Die evangelische Kirchengemeinde Sprockhövel hat ein neues Presbyterium gewählt. Am Sonntag, zwischen 11 Uhr und 17 Uhr konnten die Stimmen abgegeben werden.
Wahlberechtigt waren 4868 evangelische Gemeindeglieder. Nach der Stimmenauszählung am Abend stand dann fest, 256 Frauen und Männer haben sich an der Wahl der Gemeindeleitung beteiligt. Dies entspricht einer Wahlbeteiligung von 5,26 Prozent. „Das Ergebnis ist zufriedenstellend, es liegt auf dem Niveau der letzten Wahl vor vier Jahren“, kommentierte Pfarrer Arne Stolorz das Ergebnis. Man müsse das Ergebnis im Vergleich zum Landesdurchschnitt sehen, und der liege bei drei Prozent. Stolorz: „Somit haben wir ein gutes Ergebnis erzielt.“ Wie Stolorz weiter erklärte, seien von der Gesamtzahl der 4868 Mitglieder der evangelischen Gemeinde Sprockhövel an die 300 Personen wirklich aktiv. Sie beteiligten sich am Gemeindeleben in verschiedenen Gruppen. Arne Stolorz. „Es ist nun mal so, dass die meisten Menschen die Institution Kirche als Dienstleister betrachten. Sie wird zu Taufen, Konfirmationen und Beerdigungen nachgefragt, es ist schade.“ Das Presbyterium ist das höchste Entscheidungsorgan einer Gemeinde. Hier fallen auch die Würfel für Finanzwirtschaft und Bauprojekte.

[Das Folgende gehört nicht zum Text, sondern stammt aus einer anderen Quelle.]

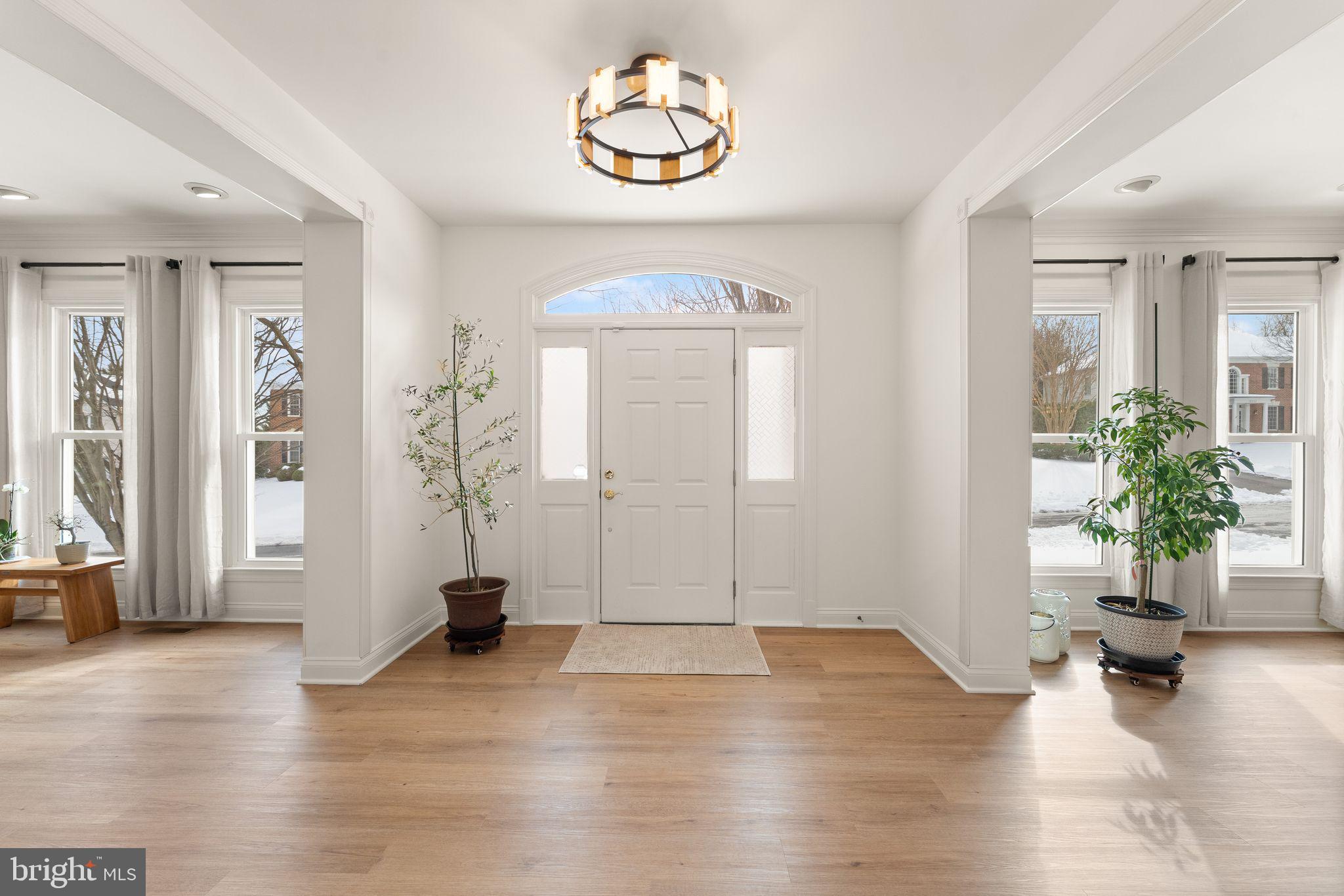 RIVER CREEK - Residential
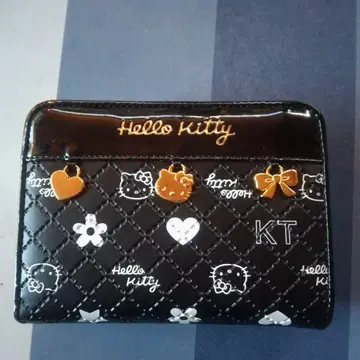 헬로키티 지갑 컴팩트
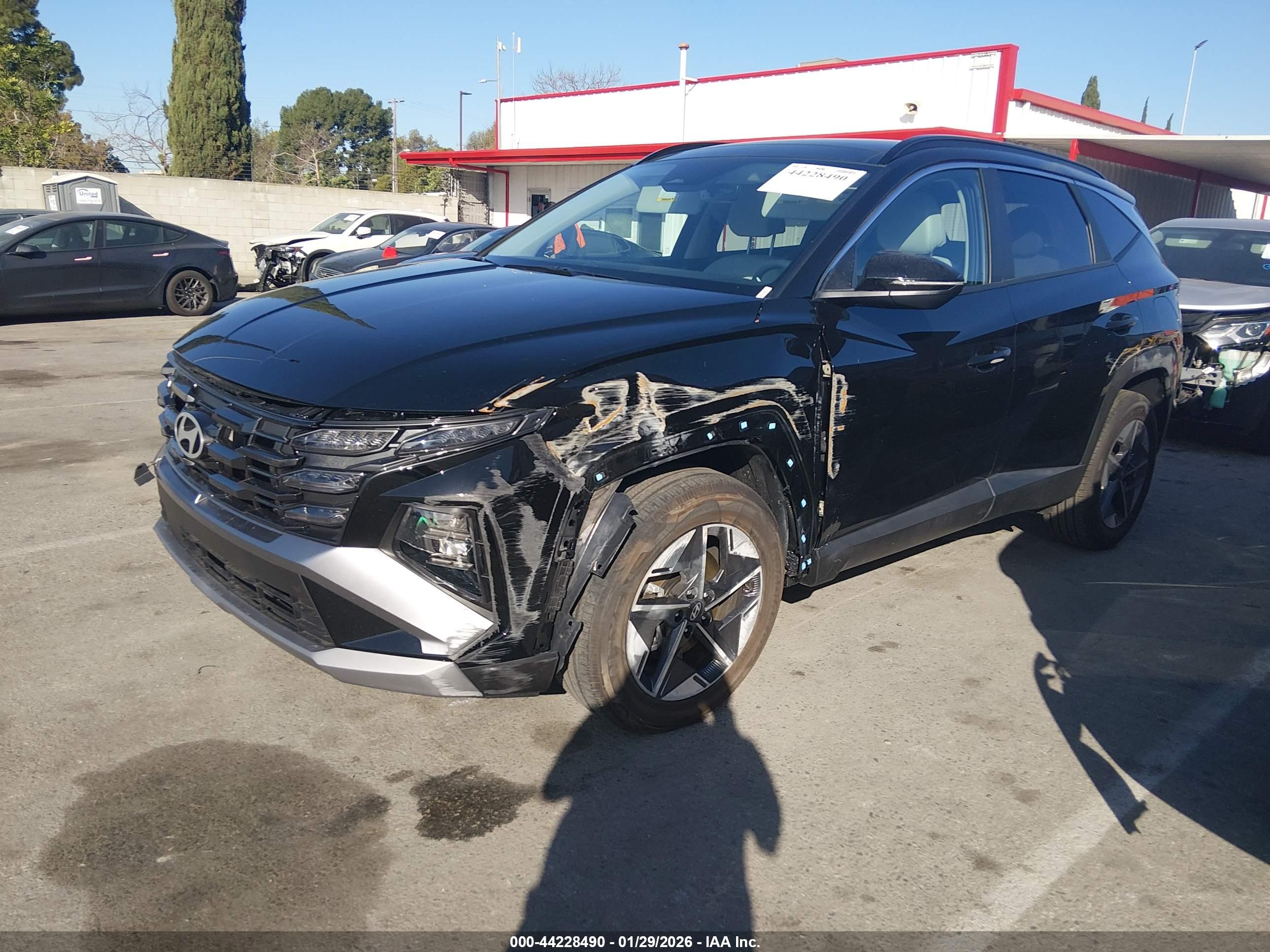 HYUNDAI TUCSON image 2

Gewählt wurden (Stimmanzahl in Klammern): Renate Erner (204), Nils Lohmann (193), Ralf Trimborn (173), Henrike Uden (168), Stefanie Schmidt (159), Klaus Koch (146), Barbara Beermann-Rast (139), Prof. Dr. Thomas Wagenitz (137), Carolin Höfs (136), Christine Fröhling (134), Peter Nieland (124) und Martin Schinke (112). Die Amtseinführung ist am 26. Februar.